▸ **REQUIREMENT**:
Please continue the ONNX Runtime on-device training thread from its last comment.

▸ **SELECTED EXTRACT**:
[Training] On Device Training is not working

IzanCatalan commented 10 months ago

Describe the issue

I am re-training some onnx models from ONNX Model Zoo Repo, especially Resnet50. Previously, I created the artifacts according to onnx-runtime-training-examples Repo. In my case I create them with the following code:

frozen_params = []
requires_grad = []
for init in onnx_model.graph.initializer:
    if init.name.endswith("running_mean") or init.name.endswith("running_var"):
        frozen_params.append(init.name)
    elif init.name not in frozen_params:
        requires_grad.append(init.name)

print(len(requires_grad), len(frozen_params))
print(frozen_params)
# Generate the training artifacts.
artifacts.generate_artifacts(
   onnx_model,
   requires_grad=requires_grad,
   frozen_params=frozen_params,
   loss=artifacts.LossType.CrossEntropyLoss,
   optimizer=artifacts.OptimType.AdamW,
   artifact_directory=sys.argv[2]
)

I follow the same structure train-test defined in the onnx-runtime-training-examples Repo code. In my case, I load the Imagenet train and validate dataset:

imagenet_data_train = datasets.ImageNet('/home/Imagenet', split="train", transform=transform_test)
imagenet_data_val = datasets.ImageNet('/home/Imagenet', split="val", transform=transform_test)
train_loader = torch.utils.data.DataLoader(imagenet_data_train,
                                          batch_size=8,
                                          shuffle=True,
                                          num_workers=4)

val_loader = torch.utils.data.DataLoader(imagenet_data_val,
                                          batch_size=8,
                                          shuffle=True,
                                          num_workers=4)

However, every time I try to train, the accuracy I get is much lower than the accuracy obtained in ONNX Model Zoo Repo. For example, after 20 epochs, the accuracy reached is 0.53 compared to the original accuracy, which is 0.75. I don't insert any changes or modify the weights in the process, but it surprises me the fact that if I re-train a model which previously obtained 0.75 accuracy, I can barely reach 0.53. Moreover, the first epoch only gives 0.31 accuracy.

I would like to know if this is normal behaviour, and if it is so, I would like to know how I can re-train some pre-trained and pre-tested onnx models without losing a huge amount of accuracy.

To reproduce

I am running onnxruntime build from source for cuda 11.2, GCC 9.5, cmake 3.27 and python 3.8 with ubuntu 20.04.

Urgency

No response

ONNX Runtime Installation

Built from Source

ONNX Runtime Version or Commit ID

onnxruntime-training 1.17.0+cu112

PyTorch Version

None

Execution Provider

CUDA

Execution Provider Library Version

Cuda 11.2

askhade commented 10 months ago

@IzanCatalan: Can you also paste your train recipe? What are your timelines - How urgent is this?

▸ **GIVEN INFORMATION**:
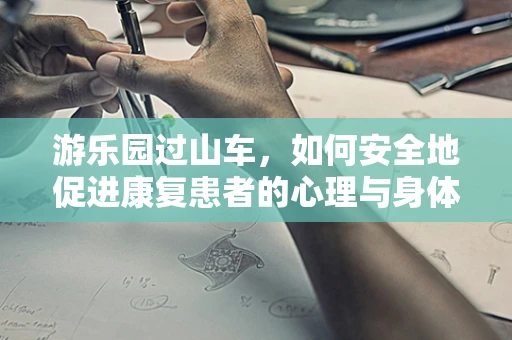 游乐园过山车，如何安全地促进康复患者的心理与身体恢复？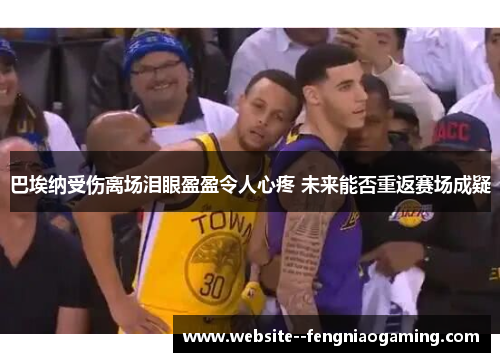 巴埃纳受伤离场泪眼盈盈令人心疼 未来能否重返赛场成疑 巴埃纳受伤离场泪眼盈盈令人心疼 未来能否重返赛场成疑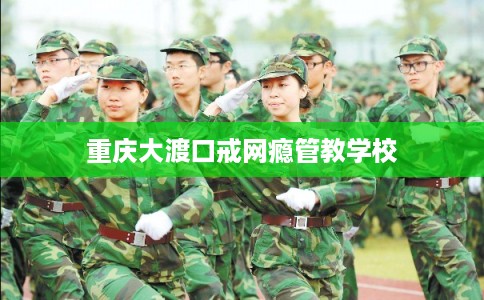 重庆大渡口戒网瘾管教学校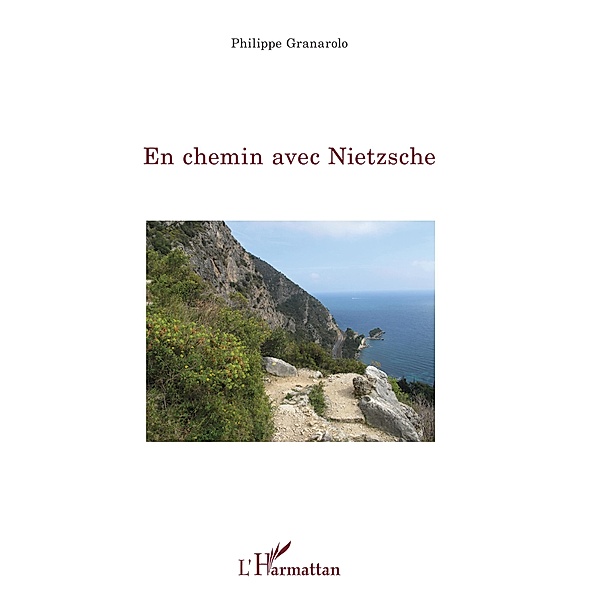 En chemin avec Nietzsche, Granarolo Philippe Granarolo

▸ **RESPONSE**:
IzanCatalan commented 10 months ago

@askhade Are you asking for my training code? It is the following and I would like to find a solution as soon as possible within this week:

----------------------------------------------------------------------------------------------------------------------------------
# ----------------------------------------Trainining methods-------------------------------------------------------------------------
# -----------------------------------------------------------------------------------------------------------------------------------

# Util function to convert logits to predictions.
def get_pred(logits):
    return np.argmax(logits, axis=1)

# Training Loop :
def train(epoch):
    print("dentro train")
    model.train()
    print("setup train")
    losses = []
    p = 0
    for i, (data, target) in enumerate(train_loader):
        forward_inputs = [data.reshape(len(data),3,224,224).numpy().astype(np.float32),target.numpy().astype(np.int64)]
        train_loss = model(*forward_inputs)
        optimizer.step()
        model.lazy_reset_grad()
        losses.append(train_loss)
        p = i

    print("image", p)
    print(f'Epoch: {epoch+1},Train Loss: {sum(losses)/len(losses):.4f}')

# Test Loop :
def test(epoch):
    print("dentro train")
    model.eval()
    print("setup eval")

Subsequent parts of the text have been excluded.